A child who is 16 years of age or older, or his or her guardian ad litem, may also file a petition for reinstatement of the parent-child legal relationship. The bill requires the county department or the guardian ad litem to contact the other party if a former parent contacts one of them about filing a petition for reinstatement. A former parent who is named in a petition for reinstatement is entitled to the appointment of legal counsel, if eligible, or may retain counsel at his or her expense.

The bill requires the court to hold an initial hearing to determine whether certain threshold conditions for pursuing reinstatement have been satisfied.

  • The former parent has remediated the problems that led to the termination of the parent-child legal relationship, if applicable; and
  • The former parent has participated in an assessment that supports that the reinstatement of the parent-child legal relationship is in the best interests of the child.

At the initial hearing on the petition, the court shall either dismiss the petition or enter an order finding that the threshold conditions for pursuing reinstatement have been met and that it is in the best interests of the child to work toward reinstatement of the parent-child legal relationship. If the court finds that working toward reinstatement is in the best interests of the child, then the court must approve a transition plan for reinstatement of the parent-child legal relationship, including visitation or placement of the child with the former parent for a designated trial period of up to six months while the child remains in the custody of the county department.

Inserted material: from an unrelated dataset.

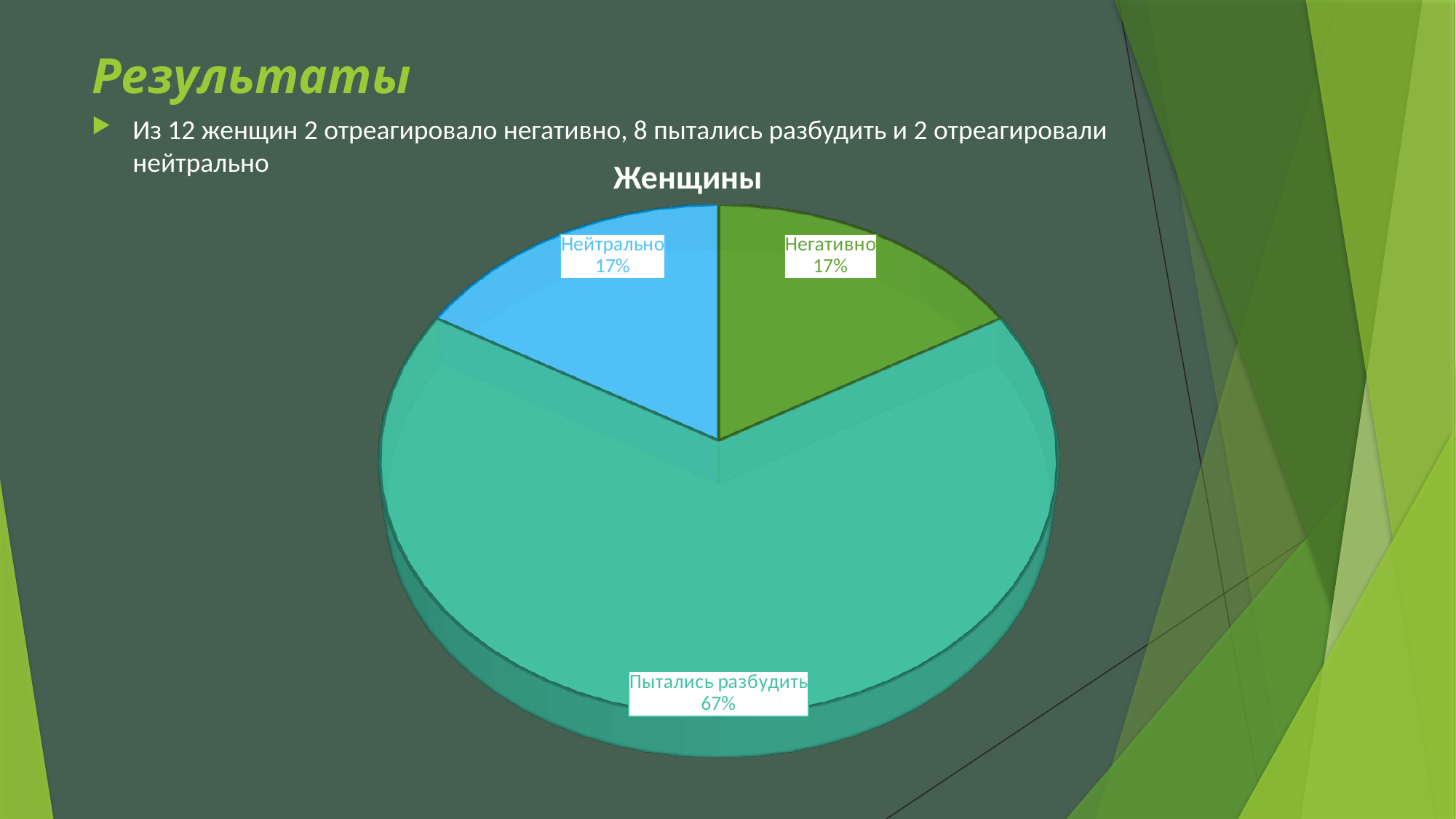
What is the difference in percentage points between the 'Пытались разбудить' slice and the 'Нейтрально' slice? 50 What share of the pie does the slice 'Нейтрально' represent? 17% How many slices does the pie chart have? 3 What colour is the 'Нейтрально' slice? light blue What share of the pie does the slice 'Пытались разбудить' represent? 67% What is the title of the chart? Женщины Which is larger, the slice for 'Пытались разбудить' or the slice for 'Негативно'? Пытались разбудить What kind of chart is shown on the slide? pie chart Which slice of the pie is the largest? Пытались разбудить What share of the pie does the slice 'Негативно' represent? 17%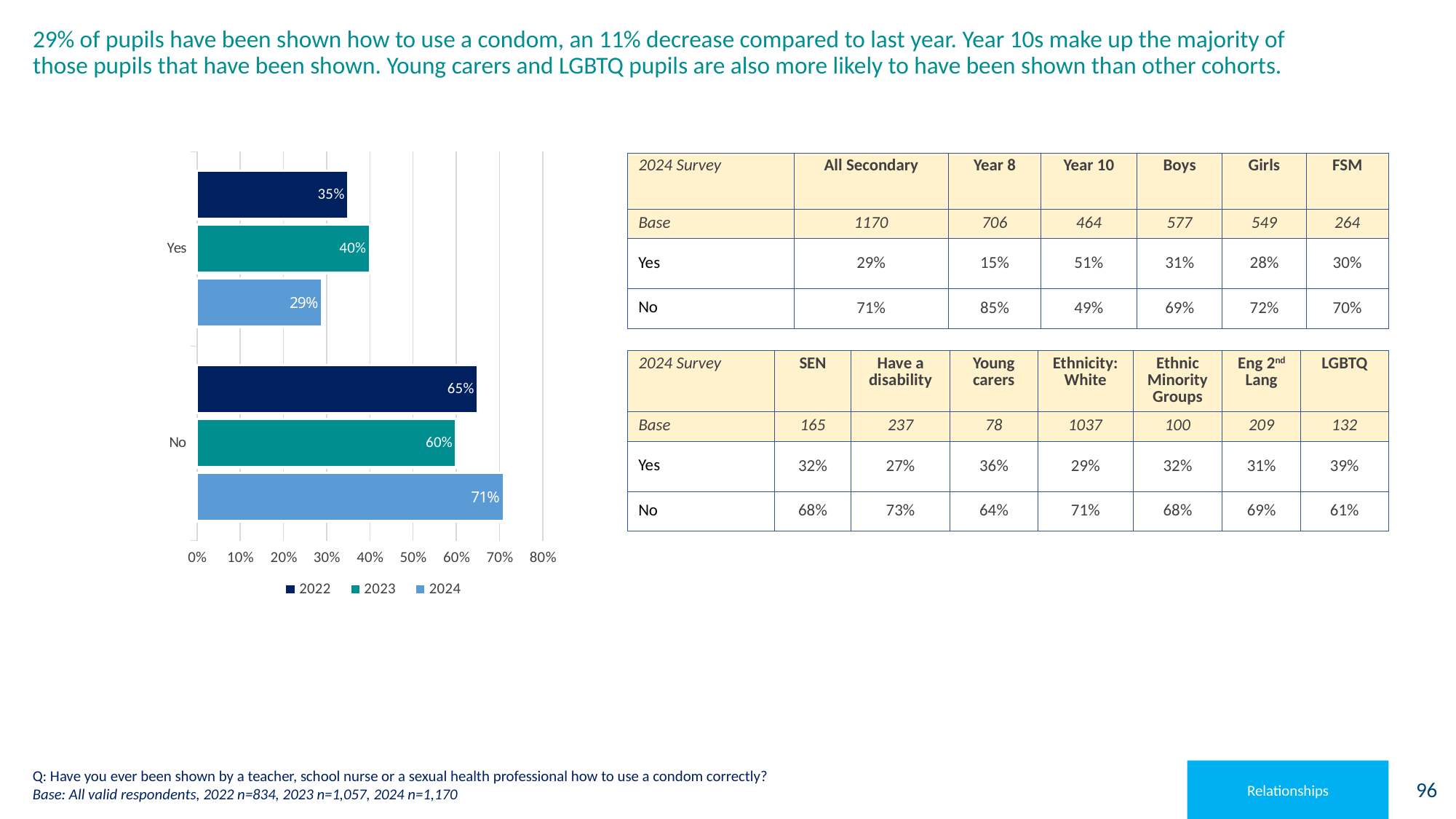
Which year has the lowest value for 'No'? 2023 What is the value for 'No' in 2022? 65% Which year has the highest value for 'Yes'? 2023 What is the difference between the 'Yes' values for 2023 and 2024? 11% Which series is shown in the darkest blue colour in the legend? 2022 What is the value for 'Yes' in 2023? 40% How many series does the legend list? 3 Which is larger, the 'No' value for 2022 or the 'No' value for 2024? 2024 How many categories are shown on the chart's vertical axis? 2 What kind of chart is shown on the slide? bar chart What is the value for 'Yes' in 2024? 29% What is the value for 'No' in 2024? 71%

At the final hearing, the court must make certain findings and may either dismiss the petition, continue the matter for another hearing, or grant the petition and order the reinstatement of the parent-child legal relationship if the court finds by clear and convincing evidence that it is in the best interests of the child.

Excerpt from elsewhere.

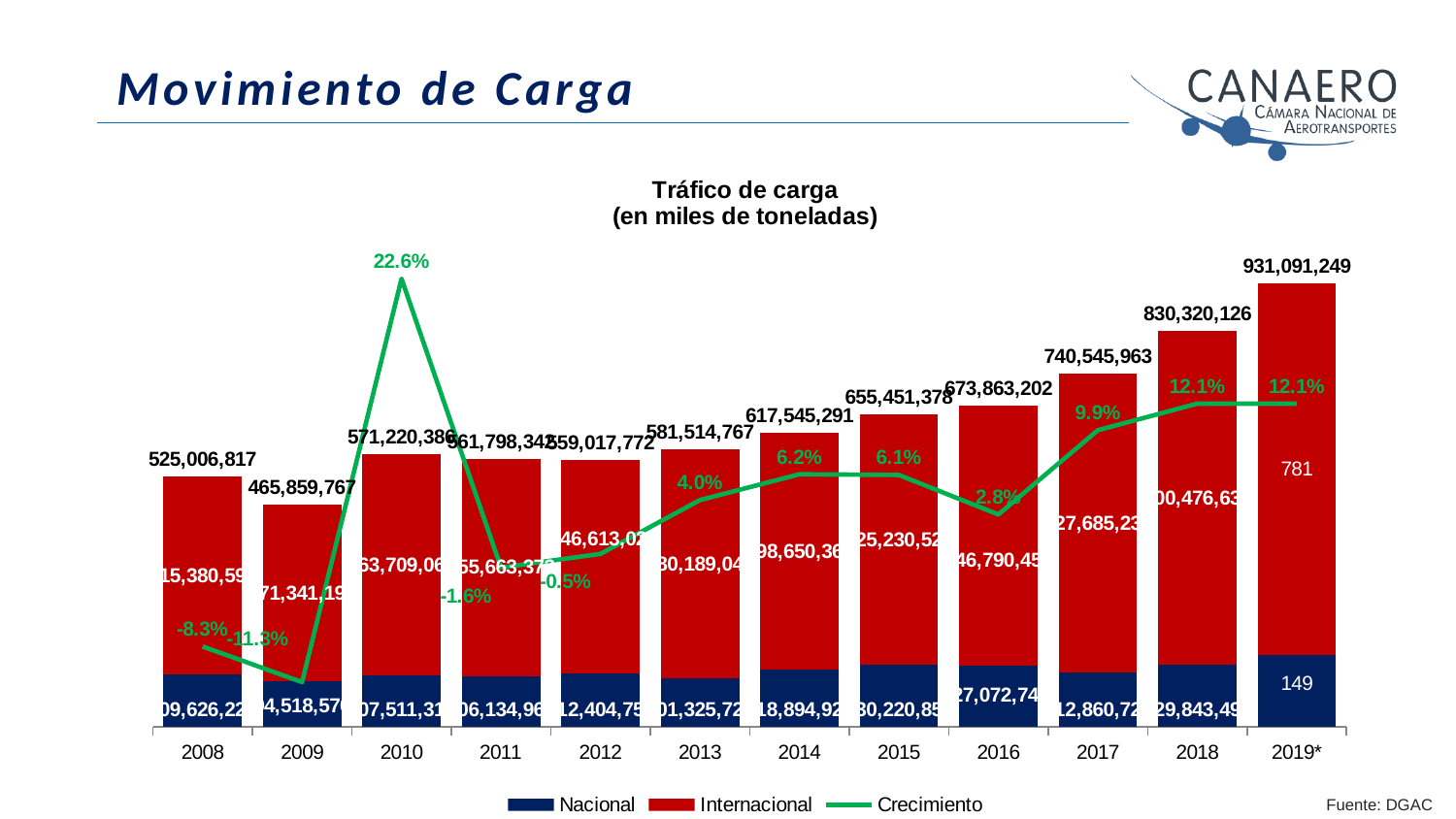
What type of chart is used to show the Nacional and Internacional series? Stacked bar chart Which year has the highest total cargo traffic? 2019* How many years are shown on the x axis? 12 How many series does the legend list? 3 Which year has the lowest total cargo traffic? 2009 Which is larger, the total cargo traffic in 2014 or in 2015? 2015 What is the Crecimiento value for 2009? -11.3% What is the Crecimiento value for 2010? 22.6% What is the title of the chart? Tráfico de carga (en miles de toneladas) What is the total cargo traffic value labelled for 2019*? 931,091,249 What is the total cargo traffic value labelled for 2008? 525,006,817 What is the difference between the total cargo traffic in 2018 and 2017? 89,774,163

The bill states the effect of reinstatement. The bill further states that granting the petition for reinstatement does not vacate or otherwise affect the validity of the original order terminating the parent-child legal relationship and that granting a petition for reinstatement for one former parent does not restore or otherwise impact the rights of the other former parent.

The bill states that this statutory process does not create a cause of action against the county department or its employees concerning the original order terminating the parent-child legal relationship. The bill also states that this statutory process should not be construed to limit or alter the protections of a governmental entity or its employees under the “Colorado Governmental Immunity Act.”

A county department, guardian ad litem, or other person filing a petition for reinstatement must file the petition in the county or city and county that has legal custody of the child.

On Jan. 27, the Judiciary Committee amended the bill and sent it to the Appropriations Committee. The Appropriations Committee approved the bill on Feb. 7 and sent it to the floor for consideration on 2nd Reading.

Since this summary, the bill passed the Senate on Second Reading, with amendments.